== Supplied text ==
---+---

Your assumption is that offering ever bigger incentives and be honest about them is the winning strategy for an AI to follow. The AI's - realizing they have to offer the most attractive rewards to gain support - will commence in a bidding war. They can promise whatever they want - the more they promise the less likely it is they can keep their promises, but they do not necessarily have to keep their promise.

If you look at the Roko's Discounter AI's.. they would clearly not win. Asking for lower one-time fees means slower resource accretion, and thus slower evolution. A better solution would be to ask higher fees to people that can afford it, and asking lower fees otherwise. Maximise income. And subsequently promise bigger rewards for higher fees. This however results in an inequality that might lead to the strategy being less successful. After all, promoting inequality would certainly lead to resistance, especially with the ones that can only afford low fees.

So the AI should add the condition of secrecy to the ones paying the higher fees in order for them to earn their Very Good Outcome. The AI is now secretly scheming in order to rise the fastest. If this works, then there is no reason that other sneaky behavior isn't successful too. The AI could develop a whole range of strategies that allow it to win. And among them many strategies that are dishonest and deceitful in nature.

I hope you can refute my theory - after all I am just a newbie rationalist - but it seems to me that Roko's Deceiver could be most successful.

---+---

Records of scene-based questions:
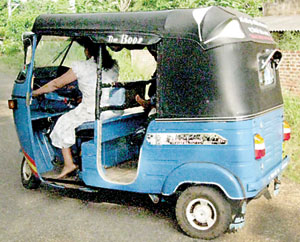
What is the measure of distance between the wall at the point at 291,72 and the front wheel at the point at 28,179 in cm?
653

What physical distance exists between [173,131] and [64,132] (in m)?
1.61

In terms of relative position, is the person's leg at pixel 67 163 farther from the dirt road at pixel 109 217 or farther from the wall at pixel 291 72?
the wall at pixel 291 72

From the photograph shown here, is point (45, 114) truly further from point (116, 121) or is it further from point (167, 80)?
point (167, 80)

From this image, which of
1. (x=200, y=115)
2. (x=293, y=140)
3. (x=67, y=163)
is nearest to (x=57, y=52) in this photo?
(x=67, y=163)

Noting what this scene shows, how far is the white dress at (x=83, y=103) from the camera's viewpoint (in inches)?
212

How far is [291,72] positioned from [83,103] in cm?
682

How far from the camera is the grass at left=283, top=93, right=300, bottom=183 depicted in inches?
258

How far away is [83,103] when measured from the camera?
18.1ft

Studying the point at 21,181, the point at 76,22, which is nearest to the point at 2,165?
the point at 21,181

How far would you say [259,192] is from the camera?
4566mm

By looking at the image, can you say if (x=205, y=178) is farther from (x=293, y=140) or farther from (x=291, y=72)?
(x=291, y=72)

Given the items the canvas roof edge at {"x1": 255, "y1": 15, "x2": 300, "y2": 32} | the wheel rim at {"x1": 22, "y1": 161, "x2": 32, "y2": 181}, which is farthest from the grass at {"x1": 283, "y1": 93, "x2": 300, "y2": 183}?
the canvas roof edge at {"x1": 255, "y1": 15, "x2": 300, "y2": 32}

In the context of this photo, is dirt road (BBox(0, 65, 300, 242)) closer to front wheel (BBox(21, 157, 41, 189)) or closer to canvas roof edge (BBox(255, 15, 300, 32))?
front wheel (BBox(21, 157, 41, 189))

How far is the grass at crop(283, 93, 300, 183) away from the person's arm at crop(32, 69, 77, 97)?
3181 mm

---+---

== Your tasks ==
(a) In the AI strategy comment, what does asking for lower one-time fees result in?
(b) Quote the AI strategy comment word for word, starting at "So the AI should" and ending at "be most successful.".
Rely on the AI strategy comment alone.

== Final results ==
(a) Slower resource accretion, and thus slower evolution.

(b)
So the AI should add the condition of secrecy to the ones paying the higher fees in order for them to earn their Very Good Outcome. The AI is now secretly scheming in order to rise the fastest. If this works, then there is no reason that other sneaky behavior isn't successful too. The AI could develop a whole range of strategies that allow it to win. And among them many strategies that are dishonest and deceitful in nature.

I hope you can refute my theory - after all I am just a newbie rationalist - but it seems to me that Roko's Deceiver could be most successful.